# EXTRAIT DE PAGE
Olivier Rolin
Gallimard, 2026
« Vous vous souvenez de la chute de Troie ? Que faisiez-vous ce jour-là ? », interroge Olivier Rolin en incipit de son nouveau roman. Cela pourrait à première vue passer pour un bon mot, une coquetterie rhétorique en guise d’entrée en matière. Et de poursuivre par la description des exactions commises par les assaillants. Or celles-ci vous rappellent forcément quelque chose. Car d’une guerre à l’autre sont perpétrées les mêmes forfaitures, les mêmes monstruosités. Ces images de villes embrasées, ces récits de femmes violées, d’hommes égorgés, d’enfants sauvagement assassinés sous le regard éperdu de leur mère, ces paroles d’une violence inouïe prononcées par des reîtres, vous les avez vues et entendues. Vous reconnaissez Srebrenica, le génocide des tutsi au Rwanda ou l’anéantissement de Gaza.
La guerre est une infamie que les hommes n’en finissent pas de répéter depuis celle de Troie qui est la matrice de toutes les autres. Tout comme le récit qu’en dresse L’Iliade est celle de toute notre littérature. Dès lors, Olivier Rolin arpente ce long poème en tissant un savant réseaux de correspondances entre les événements les plus noirs de notre histoire et les grands textes qui résonnent – ou qu’il fait résonner – avec celui d’Homère.

# DONNÉES FOURNIES
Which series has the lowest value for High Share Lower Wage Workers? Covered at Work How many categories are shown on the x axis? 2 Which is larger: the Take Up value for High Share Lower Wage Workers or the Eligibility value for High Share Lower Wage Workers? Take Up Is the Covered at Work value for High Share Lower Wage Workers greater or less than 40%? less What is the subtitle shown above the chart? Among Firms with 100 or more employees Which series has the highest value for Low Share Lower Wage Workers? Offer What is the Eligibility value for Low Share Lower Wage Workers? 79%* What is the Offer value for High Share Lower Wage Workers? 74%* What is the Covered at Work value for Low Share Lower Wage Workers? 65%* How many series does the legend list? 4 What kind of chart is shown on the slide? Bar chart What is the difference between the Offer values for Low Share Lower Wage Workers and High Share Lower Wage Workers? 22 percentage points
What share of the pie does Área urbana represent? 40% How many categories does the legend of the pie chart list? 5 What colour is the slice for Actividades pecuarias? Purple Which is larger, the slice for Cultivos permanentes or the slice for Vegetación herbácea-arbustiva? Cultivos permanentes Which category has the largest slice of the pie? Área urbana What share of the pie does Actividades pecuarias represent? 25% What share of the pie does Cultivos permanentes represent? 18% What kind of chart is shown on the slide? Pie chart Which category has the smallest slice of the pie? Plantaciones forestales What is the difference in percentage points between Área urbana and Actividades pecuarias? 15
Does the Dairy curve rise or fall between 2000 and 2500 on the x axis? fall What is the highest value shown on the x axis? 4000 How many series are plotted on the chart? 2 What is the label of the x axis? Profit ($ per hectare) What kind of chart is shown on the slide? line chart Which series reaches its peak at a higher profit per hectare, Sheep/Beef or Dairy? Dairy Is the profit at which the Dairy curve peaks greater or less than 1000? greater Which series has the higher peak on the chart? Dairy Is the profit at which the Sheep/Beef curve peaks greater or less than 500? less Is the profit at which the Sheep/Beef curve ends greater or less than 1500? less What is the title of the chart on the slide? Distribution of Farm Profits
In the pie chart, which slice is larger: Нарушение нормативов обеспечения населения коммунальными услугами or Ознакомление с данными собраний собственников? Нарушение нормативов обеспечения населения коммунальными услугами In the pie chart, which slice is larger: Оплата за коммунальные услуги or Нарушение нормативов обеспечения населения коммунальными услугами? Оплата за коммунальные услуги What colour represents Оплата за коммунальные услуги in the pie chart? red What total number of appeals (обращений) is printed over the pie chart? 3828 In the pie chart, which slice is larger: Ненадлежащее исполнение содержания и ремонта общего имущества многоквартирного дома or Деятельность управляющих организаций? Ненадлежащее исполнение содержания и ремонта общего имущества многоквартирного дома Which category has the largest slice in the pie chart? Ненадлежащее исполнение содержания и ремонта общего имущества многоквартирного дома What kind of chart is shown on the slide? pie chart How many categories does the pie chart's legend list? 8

# CONSIGNES
Recopiez, s'il vous plaît, le passage du texte sur le roman d'Olivier Rolin qui commence à « La guerre est » et se termine à « avec celui d’Homère. ».

# RÉSULTAT
La guerre est une infamie que les hommes n’en finissent pas de répéter depuis celle de Troie qui est la matrice de toutes les autres. Tout comme le récit qu’en dresse L’Iliade est celle de toute notre littérature. Dès lors, Olivier Rolin arpente ce long poème en tissant un savant réseaux de correspondances entre les événements les plus noirs de notre histoire et les grands textes qui résonnent – ou qu’il fait résonner – avec celui d’Homère.